::: Document excerpt
# VPN IP Address Banned



## TotalInsanity4 (Feb 1, 2018)

It would appear as though 50.116.39.21 has been banned, which is a VPN server for Psiphon located in Atlanta, Georgia. This would occasionally make it an issue for people using it to log in if they were running the VPN in "Fastest Country" or "US" mode


----------



## Issac (Feb 1, 2018)

Unbanned that IP address. I think it was made by mistake while banning a user.


----------



## TotalInsanity4 (Feb 1, 2018)

Issac said:


> Unbanned that IP address. I think it was made by mistake while banning a user.


----------



## migles (Feb 1, 2018)

Issac said:


> Unbanned that IP address. I think it was made by mistake while banning a user.


really sweet ya guys going with "i just fixed that"
instead of: "don't use vpn with our website pls, what are ya trying to hide"


----------



## TotalInsanity4 (Mar 7, 2018)

Looks like 66.228.39.143 has been banned this time around

I'm kind of starting to see the merit of leaving VPNs banned, though, given that two of the IPs of just this one have been banned by people trying to evade an IP ban, it would seem


----------



## Kioku_Dreams (Mar 7, 2018)
::::::
::: Data lines
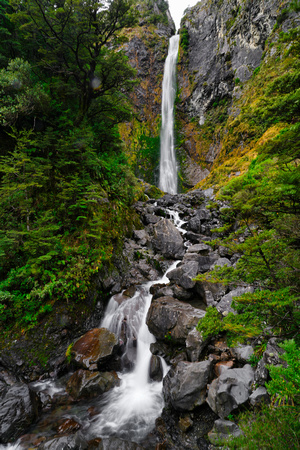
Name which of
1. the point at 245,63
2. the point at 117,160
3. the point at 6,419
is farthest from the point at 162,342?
the point at 245,63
::::::
Set tasks:
1 – In the VPN ban thread, where is the Psiphon server at 50.116.39.21 located?
2 – Summarize the VPN ban thread in two sentences.
3 – Carry the VPN ban thread forward from the point where it stops.

Exercise answers:
1 – Atlanta, Georgia.

2 – TotalInsanity4 reports that 50.116.39.21, a Psiphon VPN server in Atlanta, Georgia, has been banned, and Issac unbans it, saying the ban was probably made by mistake while banning a user. In March, TotalInsanity4 reports that 66.228.39.143 has been banned and begins to see the merit of leaving VPNs banned, since two of this VPN's IPs seem to have been banned because of people trying to evade an IP ban.

3 –
TotalInsanity4 said:


> Looks like 66.228.39.143 has been banned this time around
> 
> I'm kind of starting to see the merit of leaving VPNs banned, though, given that two of the IPs of just this one have been banned by people trying to evade an IP ban, it would seem


... Or known IPs for spammers.


----------



## GhostLatte (Mar 7, 2018)

An eternity of banned IP addresses later. I think you get my memo. Use a different VPN or don't use one at all.


----------



## Thunder Hawk (Mar 7, 2018)

TotalInsanity4 said:


> Looks like 66.228.39.143 has been banned this time around
> 
> I'm kind of starting to see the merit of leaving VPNs banned, though, given that two of the IPs of just this one have been banned by people trying to evade an IP ban, it would seem


Why are you using a VPN?


----------



## TotalInsanity4 (Mar 9, 2018)

Thunder Hawk said:


> Why are you using a VPN?


I use it occasionally to get around campus wifi restrictions and while I'm torrenting stuff. I'll just turn it off whenever I'm on GBAtemp


----------



## Thunder Hawk (Mar 9, 2018)

TotalInsanity4 said:


> I use it occasionally to get around campus wifi restrictions and while I'm torrenting stuff. I'll just turn it off whenever I'm on GBAtemp


Be careful when torrenting on campus networks. Don't become another statistic.


----------



## TotalInsanity4 (Mar 9, 2018)

Thunder Hawk said:


> Be careful when torrenting on campus networks. Don't become another statistic.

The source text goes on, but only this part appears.